There are familiar sights in most student neighbourhoods. Typically, these areas close to campus are filled with old, ramshackle homes, overgrown yards, discarded furniture and perhaps a student or two unconscious on a front lawn. But near York University, the student hood looks instead like a typical, well-maintained upper-middle-class Toronto neighbourhood, filled with tightly wound streets and large, modern brick homes.

As far as off-campus housing goes, it seems, on the surface at least, like a student paradise. And yet, according to Maclean’s annual student survey, York’s students were the most critical of their off-campus rental options, with 12 per cent describing their rentals as poor and another two per cent describing them as awful. Allison Pirnat is one of the disenchanted. The third-year human resources student has a litany of complaints about housing options near York, but the simplest deficiency is the most jarring: she can’t lock her front door.

Welcome to student living.

Going away for school is an exciting time, but many students are not fully prepared for the substandard places they reluctantly call home. Mouldy and musty rooms, cramped spaces, faulty locks, poor ventilation, suspect wiring and stained and burn-marked carpets are among the common fixtures of many student rentals. The problems don’t end there. Some will encounter quarrelsome and inattentive landlords who count on students not knowing their rights or being unwilling to fight back. Rough rentals have always been part of university life, but schools and cities are now trying to make housing safer and more comfortable.

“Housing affordability for post-secondary students is an ongoing challenge, and most especially in larger cities with higher housing costs, like Toronto,” says Barbara Joy, the director of media relations for York.

Meanwhile, students not only put up with bad conditions, but return to these same rentals for the duration of their schooling. Experience tells them no matter how hard they look, they are unlikely to find anything better—at least at a price they can afford.
+++
• **Required actions**:
- A) In the article on student housing, what complaint does Allison Pirnat call the simplest and most jarring?
- B) Carry the article on student housing forward from its final sentence.
+++
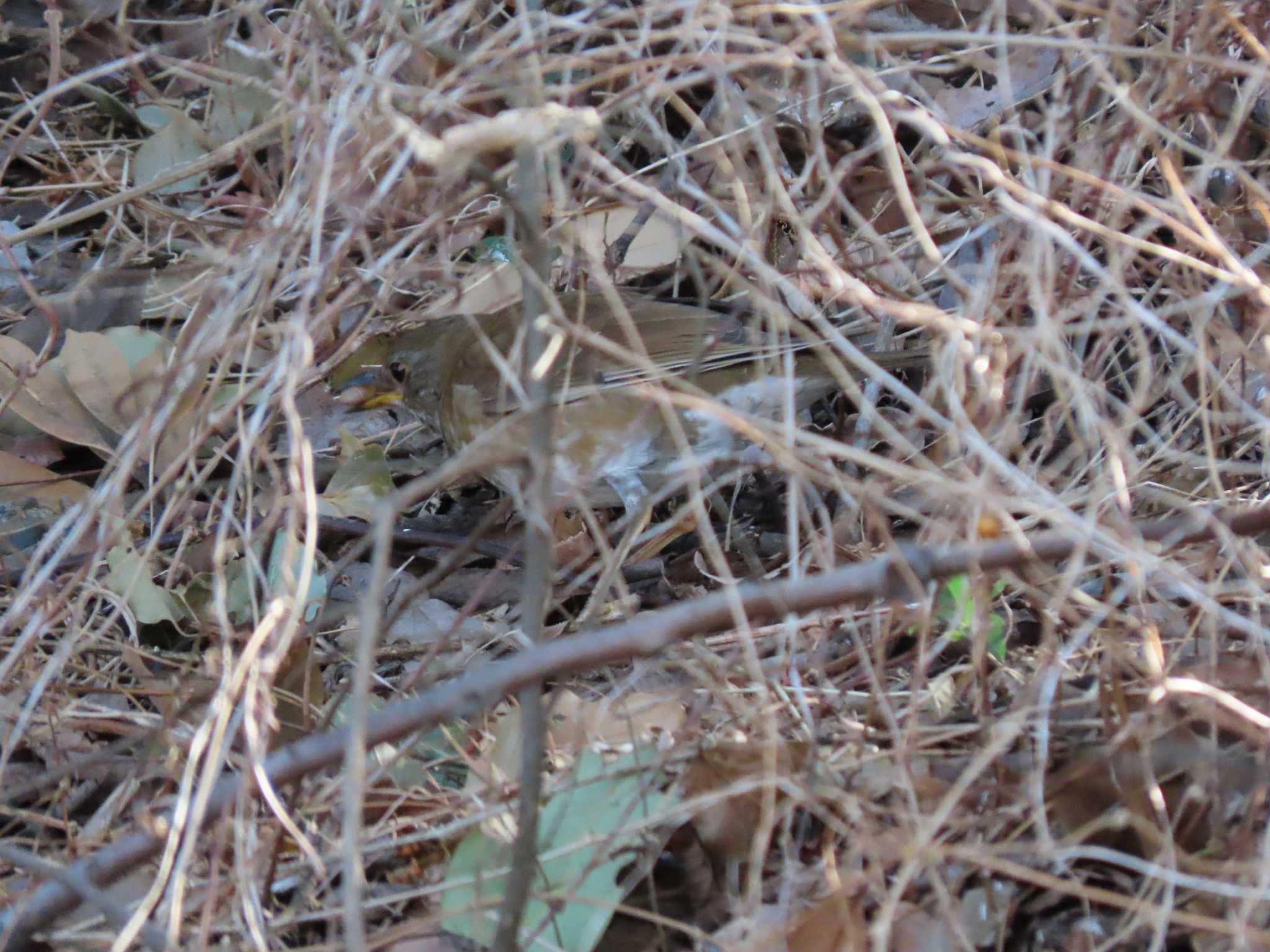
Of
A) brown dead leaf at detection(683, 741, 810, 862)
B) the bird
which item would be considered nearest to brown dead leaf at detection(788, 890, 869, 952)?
brown dead leaf at detection(683, 741, 810, 862)

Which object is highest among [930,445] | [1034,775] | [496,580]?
[1034,775]

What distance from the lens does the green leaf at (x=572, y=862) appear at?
1824 mm

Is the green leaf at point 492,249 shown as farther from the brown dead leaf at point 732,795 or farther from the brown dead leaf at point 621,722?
the brown dead leaf at point 732,795

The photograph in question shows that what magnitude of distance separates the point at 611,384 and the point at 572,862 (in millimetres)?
1614

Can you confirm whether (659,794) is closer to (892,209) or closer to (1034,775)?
(1034,775)

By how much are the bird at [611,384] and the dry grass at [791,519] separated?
169 mm

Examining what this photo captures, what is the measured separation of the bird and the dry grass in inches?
6.7

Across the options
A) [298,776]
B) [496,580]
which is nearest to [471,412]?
[496,580]

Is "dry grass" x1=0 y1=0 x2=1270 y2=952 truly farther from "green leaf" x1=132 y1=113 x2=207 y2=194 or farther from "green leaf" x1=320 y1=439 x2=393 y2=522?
"green leaf" x1=132 y1=113 x2=207 y2=194

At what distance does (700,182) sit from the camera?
343cm

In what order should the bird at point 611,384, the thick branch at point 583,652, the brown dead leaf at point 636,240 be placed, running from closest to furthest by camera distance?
the thick branch at point 583,652, the bird at point 611,384, the brown dead leaf at point 636,240

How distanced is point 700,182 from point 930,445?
990 millimetres

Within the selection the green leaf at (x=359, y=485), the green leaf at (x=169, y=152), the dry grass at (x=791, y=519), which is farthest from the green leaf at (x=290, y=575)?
the green leaf at (x=169, y=152)

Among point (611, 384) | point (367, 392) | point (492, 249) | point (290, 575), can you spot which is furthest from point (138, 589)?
+++
• **Answers to the tasks**:
- A) She can't lock her front door.

- B)
An unkempt front yard—unusual for York Village—offers the only clue that the place Pirnat has called home for the past two years is a student rental. The front door opens to a small foyer, with two wooden doors on adjacent walls, each secured by a flimsy bronze doorknob lock. The basement has three bedrooms, a bath and kitchen. There are six more bedrooms upstairs, including a pair carved from a dining and living room.

One of those bedrooms doesn’t even have an exterior window, according to Pirnat. Instead, the landlord installed sliding glass above the door frames in the hall to allow ambient light in.

Pirnat never even saw the house before she moved in. When she couldn’t get time off her summer job, she sent her mom to York to scope out places. The listing claimed the house predominantly targeted female renters and was exclusively for students, but she says it was mostly hosting men in their 30s and 40s. To the best of her knowledge, none were students.

As many as 10 people lived in the house last year, says Pirnat. Under Ontario provincial law, any home renting to more than four individuals is a rooming house. While rooming houses are legal in parts of the city, such areas do not exist near any of Toronto’s post-secondary institutions, according to Toronto Fire Services deputy chief Jim Jessop.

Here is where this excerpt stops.